Public Safety

Former investment adviser gets 14 years in federal prison

Man convicted of funneling clients' money to bioenergy company

CEDAR RAPIDS — A former Forest City investment adviser, previously serving prison time for tax fraud, was sentenced last week to more than 14 years for stealing money from clients to fund an ethanol plant in Hopkinton.

Darrell Smith, 62, pleaded guilty last year in U.S. District Court to one count each of wire fraud and aggravated identity theft. During the plea hearing, Smith admitted that he was a broker and adviser for several investment firms. From 2010 to 2013, Smith withdrew funds from his clients’ accounts without their knowledge or authorization then transferred them to Energae LP, a partnership Smith formed with another person to invest in bioenergy companies.

Evidence shows Smith used those funds to pay expenses related to the operation of Permeate Refining LLC, which operated a now-defunct ethanol plant in Hopkinton.

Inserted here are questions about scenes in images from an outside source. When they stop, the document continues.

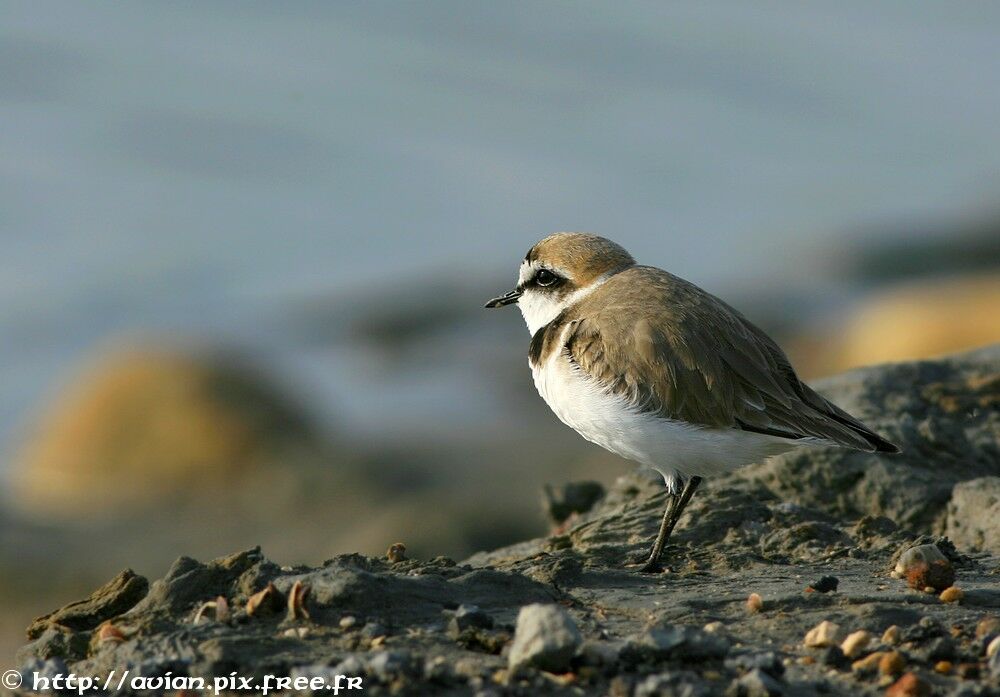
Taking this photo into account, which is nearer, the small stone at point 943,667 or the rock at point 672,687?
the rock at point 672,687

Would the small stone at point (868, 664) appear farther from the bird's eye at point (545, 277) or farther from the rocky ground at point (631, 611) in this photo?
the bird's eye at point (545, 277)

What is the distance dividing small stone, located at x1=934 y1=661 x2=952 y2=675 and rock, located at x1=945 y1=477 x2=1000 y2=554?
68.4 inches

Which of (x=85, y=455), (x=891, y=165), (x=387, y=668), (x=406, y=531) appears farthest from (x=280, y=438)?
(x=891, y=165)

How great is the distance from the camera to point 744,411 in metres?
5.22

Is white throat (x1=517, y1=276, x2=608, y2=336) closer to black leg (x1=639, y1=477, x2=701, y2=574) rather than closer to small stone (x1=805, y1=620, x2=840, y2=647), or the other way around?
black leg (x1=639, y1=477, x2=701, y2=574)

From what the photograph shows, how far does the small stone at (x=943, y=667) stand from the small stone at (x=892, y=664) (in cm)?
10

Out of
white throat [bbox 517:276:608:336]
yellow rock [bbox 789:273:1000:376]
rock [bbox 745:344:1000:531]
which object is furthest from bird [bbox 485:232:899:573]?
yellow rock [bbox 789:273:1000:376]

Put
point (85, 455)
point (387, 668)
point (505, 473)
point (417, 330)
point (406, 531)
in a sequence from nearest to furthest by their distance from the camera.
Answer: point (387, 668) < point (406, 531) < point (505, 473) < point (85, 455) < point (417, 330)

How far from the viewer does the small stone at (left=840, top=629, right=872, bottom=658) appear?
13.2 feet

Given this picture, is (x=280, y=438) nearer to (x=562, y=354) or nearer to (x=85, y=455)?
(x=85, y=455)

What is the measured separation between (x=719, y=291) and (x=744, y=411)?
10694mm

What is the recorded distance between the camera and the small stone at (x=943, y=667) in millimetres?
3926

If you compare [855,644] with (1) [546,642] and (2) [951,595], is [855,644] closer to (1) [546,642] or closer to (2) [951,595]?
(2) [951,595]

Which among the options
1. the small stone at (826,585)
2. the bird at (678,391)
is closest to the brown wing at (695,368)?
the bird at (678,391)
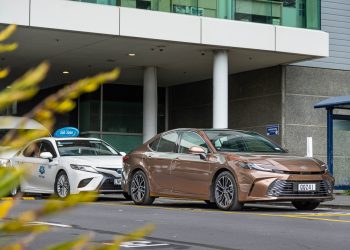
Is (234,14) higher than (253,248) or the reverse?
higher

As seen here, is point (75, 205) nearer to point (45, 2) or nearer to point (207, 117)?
point (45, 2)

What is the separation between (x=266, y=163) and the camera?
12.4 metres

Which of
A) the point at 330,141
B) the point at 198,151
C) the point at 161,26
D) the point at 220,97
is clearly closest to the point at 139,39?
the point at 161,26

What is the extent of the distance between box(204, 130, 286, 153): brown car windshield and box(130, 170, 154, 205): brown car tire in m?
1.55

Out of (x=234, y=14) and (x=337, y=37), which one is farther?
(x=337, y=37)

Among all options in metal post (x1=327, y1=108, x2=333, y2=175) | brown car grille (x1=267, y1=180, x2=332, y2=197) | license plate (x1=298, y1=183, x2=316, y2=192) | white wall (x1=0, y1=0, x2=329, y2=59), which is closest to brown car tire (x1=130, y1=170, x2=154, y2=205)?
brown car grille (x1=267, y1=180, x2=332, y2=197)

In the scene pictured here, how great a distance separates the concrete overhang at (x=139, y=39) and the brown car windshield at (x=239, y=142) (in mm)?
8801

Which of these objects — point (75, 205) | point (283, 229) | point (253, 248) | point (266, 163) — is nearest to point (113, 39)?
point (266, 163)

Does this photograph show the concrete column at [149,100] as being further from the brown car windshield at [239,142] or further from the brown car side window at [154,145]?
the brown car windshield at [239,142]

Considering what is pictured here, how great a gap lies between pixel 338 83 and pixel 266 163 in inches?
657

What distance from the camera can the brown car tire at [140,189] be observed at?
1432 centimetres

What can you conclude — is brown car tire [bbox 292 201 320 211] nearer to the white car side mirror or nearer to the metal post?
the white car side mirror

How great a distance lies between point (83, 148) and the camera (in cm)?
1752

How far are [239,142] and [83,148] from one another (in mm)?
5082
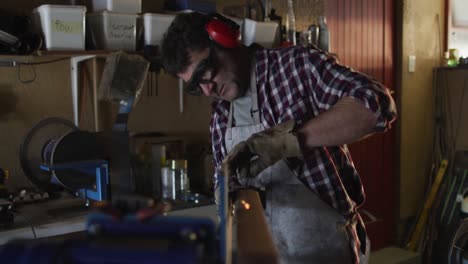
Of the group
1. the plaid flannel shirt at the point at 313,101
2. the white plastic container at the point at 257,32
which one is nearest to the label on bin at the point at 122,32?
the white plastic container at the point at 257,32

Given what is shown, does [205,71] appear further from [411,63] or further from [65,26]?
[411,63]

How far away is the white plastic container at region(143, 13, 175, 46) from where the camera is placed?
242 centimetres

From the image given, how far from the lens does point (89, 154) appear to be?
7.07ft

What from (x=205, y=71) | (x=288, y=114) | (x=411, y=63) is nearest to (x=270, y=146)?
(x=288, y=114)

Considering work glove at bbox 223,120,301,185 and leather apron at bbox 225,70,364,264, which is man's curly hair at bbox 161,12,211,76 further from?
work glove at bbox 223,120,301,185

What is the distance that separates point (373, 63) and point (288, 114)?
2292 millimetres

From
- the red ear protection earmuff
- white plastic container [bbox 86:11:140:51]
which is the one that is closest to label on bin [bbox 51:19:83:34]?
white plastic container [bbox 86:11:140:51]

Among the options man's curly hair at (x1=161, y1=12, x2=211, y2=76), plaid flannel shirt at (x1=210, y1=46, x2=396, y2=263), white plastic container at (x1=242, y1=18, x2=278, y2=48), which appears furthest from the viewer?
white plastic container at (x1=242, y1=18, x2=278, y2=48)

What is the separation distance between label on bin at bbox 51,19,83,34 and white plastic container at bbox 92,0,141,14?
19cm

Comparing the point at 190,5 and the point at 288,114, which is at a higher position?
the point at 190,5

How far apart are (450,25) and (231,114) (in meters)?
2.97

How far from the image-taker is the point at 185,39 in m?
1.46

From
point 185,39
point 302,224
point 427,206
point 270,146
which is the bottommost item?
point 427,206

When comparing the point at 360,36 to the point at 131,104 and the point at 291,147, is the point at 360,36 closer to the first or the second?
the point at 131,104
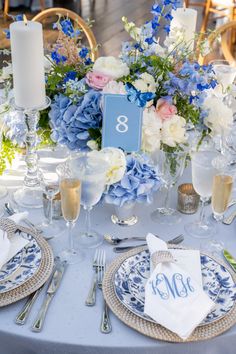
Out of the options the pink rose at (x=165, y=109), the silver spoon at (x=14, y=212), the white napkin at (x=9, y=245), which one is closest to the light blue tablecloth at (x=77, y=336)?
the white napkin at (x=9, y=245)

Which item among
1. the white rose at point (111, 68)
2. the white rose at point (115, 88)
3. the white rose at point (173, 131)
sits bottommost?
the white rose at point (173, 131)

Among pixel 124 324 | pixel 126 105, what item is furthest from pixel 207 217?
pixel 124 324

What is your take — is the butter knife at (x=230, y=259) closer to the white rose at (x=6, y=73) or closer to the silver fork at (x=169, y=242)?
the silver fork at (x=169, y=242)

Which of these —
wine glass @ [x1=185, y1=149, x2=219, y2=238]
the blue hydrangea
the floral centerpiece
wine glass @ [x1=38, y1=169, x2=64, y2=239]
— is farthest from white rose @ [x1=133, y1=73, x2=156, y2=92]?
wine glass @ [x1=38, y1=169, x2=64, y2=239]

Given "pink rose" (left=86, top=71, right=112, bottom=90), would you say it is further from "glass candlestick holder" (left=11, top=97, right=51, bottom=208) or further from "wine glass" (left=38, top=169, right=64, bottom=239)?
"wine glass" (left=38, top=169, right=64, bottom=239)

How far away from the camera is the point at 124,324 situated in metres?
1.06

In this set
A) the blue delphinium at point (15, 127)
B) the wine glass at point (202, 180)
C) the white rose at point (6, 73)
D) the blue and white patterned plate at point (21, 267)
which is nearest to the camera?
the blue and white patterned plate at point (21, 267)

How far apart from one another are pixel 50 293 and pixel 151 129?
501mm

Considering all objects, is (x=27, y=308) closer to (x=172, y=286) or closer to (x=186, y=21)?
(x=172, y=286)

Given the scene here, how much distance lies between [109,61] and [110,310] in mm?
693

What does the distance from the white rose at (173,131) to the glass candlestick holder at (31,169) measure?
0.34 m

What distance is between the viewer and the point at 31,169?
4.99 ft

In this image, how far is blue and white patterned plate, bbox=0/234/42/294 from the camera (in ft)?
3.73

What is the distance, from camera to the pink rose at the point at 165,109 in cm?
139
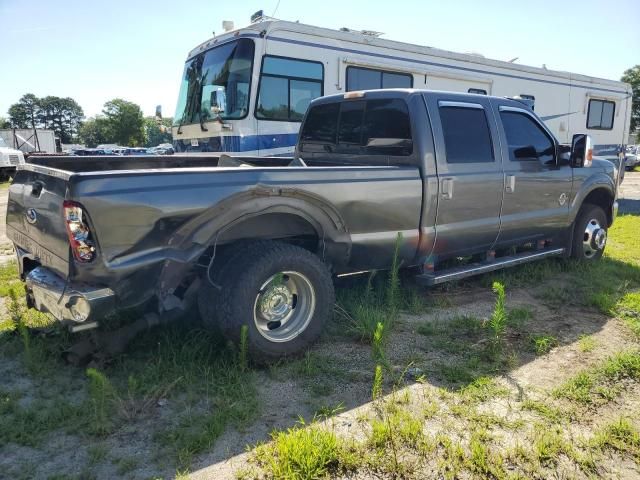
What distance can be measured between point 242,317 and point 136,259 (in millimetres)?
760

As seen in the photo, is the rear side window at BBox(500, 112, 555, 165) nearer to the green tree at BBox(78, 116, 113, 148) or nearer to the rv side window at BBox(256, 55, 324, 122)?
the rv side window at BBox(256, 55, 324, 122)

As a broker and investment adviser, Smith solicited many of his clients to invest money in Permeate and other biofuel companies by having those funds transferred to Energae.

As part of the scheme, Smith either used pre-signed, blank authorization forms or forged clients’ signatures without their authorization. Court documents detail allegations regarding three of Smith’s clients in 2012 and 2013 — an Alaska resident, a Forest City clergyman and a trust created for a retired veterinarian from Mississippi.

Sentencing documents show Smith defrauded 10 people over the course of the scheme. Smith disputed that some did not give him permission to use their investments for Energae. He also disputed the amount of loss, according to court documents.

In 2013, Smith consented to having his securities agent license and insurance producer license in Iowa revoked.

Smith was convicted of payroll fraud last year, which stemmed from the same fraud scheme, and served a year in prison.

U.S. District Senior Judge Linda Reade sentenced Smith on Monday to 175 months in prison on the two convictions. He was also ordered to pay $1,056,910 in restitution and $2,947 for prosecution fees, and sentenced to three years of supervised release.